### The request
Put the lines below into a JSON list of strings, one string per line, skipping any blank lines. Leave the pictures out of the list.

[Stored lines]
○ ○ ○ ○ ○

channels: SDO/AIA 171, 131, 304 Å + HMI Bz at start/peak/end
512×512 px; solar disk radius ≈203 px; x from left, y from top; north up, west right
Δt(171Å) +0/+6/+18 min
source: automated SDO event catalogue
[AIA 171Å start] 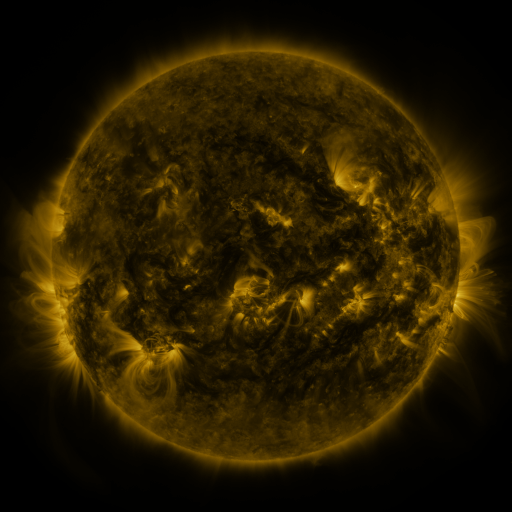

○ ○ ○ ○ ○

### Written answer
[
  "channels: SDO/AIA 171, 131, 304 Å + HMI Bz at start/peak/end",
  "512×512 px; solar disk radius ≈203 px; x from left, y from top; north up, west right",
  "Δt(171Å) +0/+6/+18 min",
  "source: automated SDO event catalogue",
  "[AIA 171Å start] "
]